Londra’da devrimci bir restoran
Londra'nın güneydoğusunda, Deptford semtinde yer alan "The Communist Kebab" adlı restoran, adını ve menüsünü dünya çapında tanınan devrimcilerden alarak dikkat çekiyor. 492 New Cross Road adresinde hizmet veren bu özgün mekân, hem politik göndermeleri hem de sunduğu lezzetlerle öne çıkıyor.

ÖZEL HABER
Londra’nın güneydoğusunda, Deptford semtinde yer alan “The Communist Kebab” adlı restoran, adını ve menüsünü dünya çapında tanınan devrimcilerden alarak dikkat çekiyor. 492 New Cross Road adresinde hizmet veren bu özgün mekân, hem politik göndermeleri hem de sunduğu lezzetlerle öne çıkıyor.
DEVRİMCİLERİN İSİMLERİNİ TAŞIYAN MENÜ SEÇENEKLERİ
Restoranın menüsünde, tarihi figürlerin isimlerini taşıyan çeşitli yemekler bulunuyor:
Mahir Çayan Menüsü: Falafel, hellim, humus, salata ve gobit ekmeği içeren vejetaryen bir seçenek.
Deniz Yusuf İnan Menüsü: Izgara levrek, salata ve baharatlı pilav veya patates kızartması ile sunuluyor.
Lenin Menüsü: Tavuk eti, salata ve baharatlı pilav veya patates kızartması içeriyor.
Che Guevara Menüsü: 8 adet tavuk kanadı, salata ve baharatlı pilav veya patates kızartması ile servis ediliyor.
Ayrıca, Marx, Engels, Fidel Castro, Mao Zedong, Martin Luther King, Rosa Parks ve Ho Chi Minh gibi figürlerin isimlerini taşıyan menüler de mevcut.
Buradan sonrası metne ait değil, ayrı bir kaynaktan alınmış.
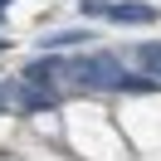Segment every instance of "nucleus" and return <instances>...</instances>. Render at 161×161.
<instances>
[{"label": "nucleus", "mask_w": 161, "mask_h": 161, "mask_svg": "<svg viewBox=\"0 0 161 161\" xmlns=\"http://www.w3.org/2000/svg\"><path fill=\"white\" fill-rule=\"evenodd\" d=\"M137 64H142V73H147L151 83H161V44H142V49H137Z\"/></svg>", "instance_id": "5"}, {"label": "nucleus", "mask_w": 161, "mask_h": 161, "mask_svg": "<svg viewBox=\"0 0 161 161\" xmlns=\"http://www.w3.org/2000/svg\"><path fill=\"white\" fill-rule=\"evenodd\" d=\"M5 5H15V0H0V10H5Z\"/></svg>", "instance_id": "7"}, {"label": "nucleus", "mask_w": 161, "mask_h": 161, "mask_svg": "<svg viewBox=\"0 0 161 161\" xmlns=\"http://www.w3.org/2000/svg\"><path fill=\"white\" fill-rule=\"evenodd\" d=\"M117 88H127V93H151V88H156V83H151L147 73H137V78H122Z\"/></svg>", "instance_id": "6"}, {"label": "nucleus", "mask_w": 161, "mask_h": 161, "mask_svg": "<svg viewBox=\"0 0 161 161\" xmlns=\"http://www.w3.org/2000/svg\"><path fill=\"white\" fill-rule=\"evenodd\" d=\"M20 103H25L30 112H49L54 103H59V93H54V88H39V83H30V88H20Z\"/></svg>", "instance_id": "4"}, {"label": "nucleus", "mask_w": 161, "mask_h": 161, "mask_svg": "<svg viewBox=\"0 0 161 161\" xmlns=\"http://www.w3.org/2000/svg\"><path fill=\"white\" fill-rule=\"evenodd\" d=\"M78 44H93V34L88 30H49V34H44V39H39V49H78Z\"/></svg>", "instance_id": "3"}, {"label": "nucleus", "mask_w": 161, "mask_h": 161, "mask_svg": "<svg viewBox=\"0 0 161 161\" xmlns=\"http://www.w3.org/2000/svg\"><path fill=\"white\" fill-rule=\"evenodd\" d=\"M83 15H103V20L117 25H151L156 20V5H142V0H83Z\"/></svg>", "instance_id": "2"}, {"label": "nucleus", "mask_w": 161, "mask_h": 161, "mask_svg": "<svg viewBox=\"0 0 161 161\" xmlns=\"http://www.w3.org/2000/svg\"><path fill=\"white\" fill-rule=\"evenodd\" d=\"M0 108H5V98H0Z\"/></svg>", "instance_id": "9"}, {"label": "nucleus", "mask_w": 161, "mask_h": 161, "mask_svg": "<svg viewBox=\"0 0 161 161\" xmlns=\"http://www.w3.org/2000/svg\"><path fill=\"white\" fill-rule=\"evenodd\" d=\"M30 83H59V88H117L127 73L112 54H83V59H39L25 69Z\"/></svg>", "instance_id": "1"}, {"label": "nucleus", "mask_w": 161, "mask_h": 161, "mask_svg": "<svg viewBox=\"0 0 161 161\" xmlns=\"http://www.w3.org/2000/svg\"><path fill=\"white\" fill-rule=\"evenodd\" d=\"M0 49H5V39H0Z\"/></svg>", "instance_id": "8"}]
</instances>
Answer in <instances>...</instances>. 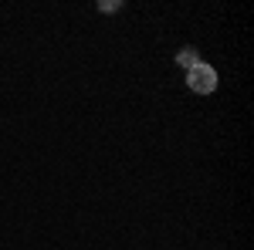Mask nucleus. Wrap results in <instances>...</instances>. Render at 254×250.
I'll return each mask as SVG.
<instances>
[{
    "label": "nucleus",
    "instance_id": "nucleus-3",
    "mask_svg": "<svg viewBox=\"0 0 254 250\" xmlns=\"http://www.w3.org/2000/svg\"><path fill=\"white\" fill-rule=\"evenodd\" d=\"M119 7H122L119 0H102V3H98V10H102V14H116Z\"/></svg>",
    "mask_w": 254,
    "mask_h": 250
},
{
    "label": "nucleus",
    "instance_id": "nucleus-1",
    "mask_svg": "<svg viewBox=\"0 0 254 250\" xmlns=\"http://www.w3.org/2000/svg\"><path fill=\"white\" fill-rule=\"evenodd\" d=\"M217 85H220V81H217V71L207 64V61H200L196 68L187 71V88H190L193 95H214Z\"/></svg>",
    "mask_w": 254,
    "mask_h": 250
},
{
    "label": "nucleus",
    "instance_id": "nucleus-2",
    "mask_svg": "<svg viewBox=\"0 0 254 250\" xmlns=\"http://www.w3.org/2000/svg\"><path fill=\"white\" fill-rule=\"evenodd\" d=\"M176 64L187 68V71L196 68V64H200V51H196V48H180V51H176Z\"/></svg>",
    "mask_w": 254,
    "mask_h": 250
}]
</instances>
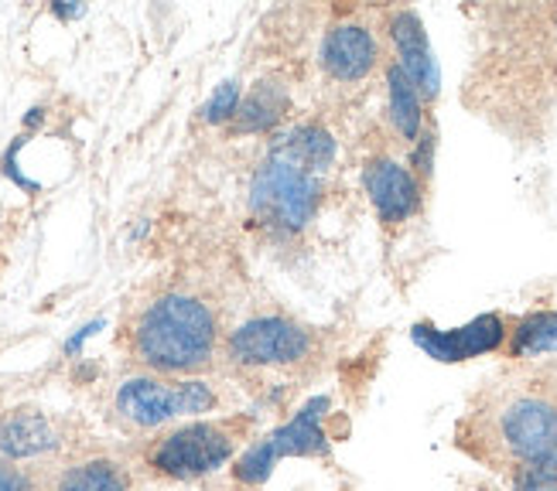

Bu menüler, et ve vejetaryen seçenekleriyle geniş bir yelpazeye hitap ediyor.
POLİTİK BİR ATMOSFERDE LEZZET DENEYİMİ
Restoran, sadece yemekleriyle değil, aynı zamanda atmosferiyle de dikkat çekiyor. İç mekânda, müşterilerin tebeşirle duvarlara mesaj yazabildiği alanlar bulunuyor. Ayrıca, restoranın açılışında 1000 porsiyon yemeğin ücretsiz dağıtıldığı belirtiliyor.
“İNSANLAR ÇIPLAK VE EŞİT DOĞAR”
Restoranın kurucusu Yaşar Armağan İpek, sosyalist fikirlerle tanışmasının Türkiye’de 16 yaşındayken başladığını anlatıyor. Çocukluğunun Türkiye’de geçtiğini belirten İpek, Martin Luther King’in hayalini kurduğu gibi, herkesin haklarını kaybetmeden adil ve eşit bir şekilde çalışacağı bir dünyanın mümkün olduğuna inandığını ifade ediyor. İpek’e göre insanlar, doğduklarında çıplak ve eşit olarak dünyaya geliyor, ancak zamanla sosyal statülere göre ayrışıyor. Dinlerin de özünde eşitliği, paylaşmayı ve toplumsal dayanışmayı öğütlediğini, hiçbir dinin bencil olmayı savunmadığını dile getiren İpek, buna rağmen dinlerin zamanla politikacılar tarafından araçsallaştırılarak ayrımcılık için kullanıldığını söylüyor.
“BU RESTORANDA PATRON YOK”
Restorana isim verirken aklında bir anda “Komünist” isminin belirdiğini söyleyen İpek, bugüne kadar bu kelimeyi taşıyan bir fırın, ayakkabıcı ya da kebapçı olmadığını, insanların kelimenin kendisinden dahi korktuğunu gözlemlediğini belirtiyor. Bu ismi kullanarak, komünist sözcüğünün korkulacak bir şey olmadığını göstermek, aynı zamanda işin içine mizah katmak istediklerini söylüyor. Ancak bu tercihin tek nedeninin isim seçimi olmadığını belirten İpek, kapitalist düzene tepki olarak kurdukları işletmede, az kazanmalarına rağmen kazançlarının bir kısmını evsizlere ve ihtiyaç sahiplerine ayırdıklarını ve mümkünse onların hayallerini gerçekleştirmeye çalıştıklarını da ekleyerek. restoranda hiyerarşik bir yapı olmadığını, burada patron bulunmadığını da vurguluyor.